Each line below should be repeated exactly as it stands.

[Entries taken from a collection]
-- Opening Marker --
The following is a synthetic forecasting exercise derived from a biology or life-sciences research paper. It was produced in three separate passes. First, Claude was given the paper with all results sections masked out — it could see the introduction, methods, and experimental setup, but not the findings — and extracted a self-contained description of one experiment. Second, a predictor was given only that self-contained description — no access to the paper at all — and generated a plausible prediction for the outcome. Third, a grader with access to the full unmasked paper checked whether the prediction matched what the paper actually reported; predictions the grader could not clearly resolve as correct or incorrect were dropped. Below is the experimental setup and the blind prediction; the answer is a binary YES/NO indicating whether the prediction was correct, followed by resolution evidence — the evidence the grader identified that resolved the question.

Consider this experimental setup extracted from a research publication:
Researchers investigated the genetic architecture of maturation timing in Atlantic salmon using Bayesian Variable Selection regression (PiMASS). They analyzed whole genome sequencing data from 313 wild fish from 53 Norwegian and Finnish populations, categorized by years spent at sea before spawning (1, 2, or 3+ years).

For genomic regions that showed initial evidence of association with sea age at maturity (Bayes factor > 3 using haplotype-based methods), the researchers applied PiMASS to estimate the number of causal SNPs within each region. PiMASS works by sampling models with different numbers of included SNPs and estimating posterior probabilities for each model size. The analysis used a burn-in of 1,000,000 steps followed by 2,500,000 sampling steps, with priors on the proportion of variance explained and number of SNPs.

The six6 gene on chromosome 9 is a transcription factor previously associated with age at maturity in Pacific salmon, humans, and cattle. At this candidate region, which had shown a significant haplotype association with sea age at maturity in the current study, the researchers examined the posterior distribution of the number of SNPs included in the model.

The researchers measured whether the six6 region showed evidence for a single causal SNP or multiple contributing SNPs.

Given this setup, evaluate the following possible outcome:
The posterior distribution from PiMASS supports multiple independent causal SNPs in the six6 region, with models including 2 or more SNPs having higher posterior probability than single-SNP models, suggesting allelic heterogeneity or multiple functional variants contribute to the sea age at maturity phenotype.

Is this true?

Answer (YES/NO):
-- Closing Marker --
Expected answer:
The following is a synthetic forecasting exercise derived from a biology or life-sciences research paper. It was produced in three separate passes. First, Claude was given the paper with all results sections masked out — it could see the introduction, methods, and experimental setup, but not the findings — and extracted a self-contained description of one experiment. Second, a predictor was given only that self-contained description — no access to the paper at all — and generated a plausible prediction for the outcome. Third, a grader with access to the full unmasked paper checked whether the prediction matched what the paper actually reported; predictions the grader could not clearly resolve as correct or incorrect were dropped. Below is the experimental setup and the blind prediction; the answer is a binary YES/NO indicating whether the prediction was correct, followed by resolution evidence — the evidence the grader identified that resolved the question.

Consider this experimental setup extracted from a research publication:
Researchers investigated the genetic architecture of maturation timing in Atlantic salmon using Bayesian Variable Selection regression (PiMASS). They analyzed whole genome sequencing data from 313 wild fish from 53 Norwegian and Finnish populations, categorized by years spent at sea before spawning (1, 2, or 3+ years).

For genomic regions that showed initial evidence of association with sea age at maturity (Bayes factor > 3 using haplotype-based methods), the researchers applied PiMASS to estimate the number of causal SNPs within each region. PiMASS works by sampling models with different numbers of included SNPs and estimating posterior probabilities for each model size. The analysis used a burn-in of 1,000,000 steps followed by 2,500,000 sampling steps, with priors on the proportion of variance explained and number of SNPs.

The six6 gene on chromosome 9 is a transcription factor previously associated with age at maturity in Pacific salmon, humans, and cattle. At this candidate region, which had shown a significant haplotype association with sea age at maturity in the current study, the researchers examined the posterior distribution of the number of SNPs included in the model.

The researchers measured whether the six6 region showed evidence for a single causal SNP or multiple contributing SNPs.

Given this setup, evaluate the following possible outcome:
The posterior distribution from PiMASS supports multiple independent causal SNPs in the six6 region, with models including 2 or more SNPs having higher posterior probability than single-SNP models, suggesting allelic heterogeneity or multiple functional variants contribute to the sea age at maturity phenotype.

Is this true?

Answer (YES/NO):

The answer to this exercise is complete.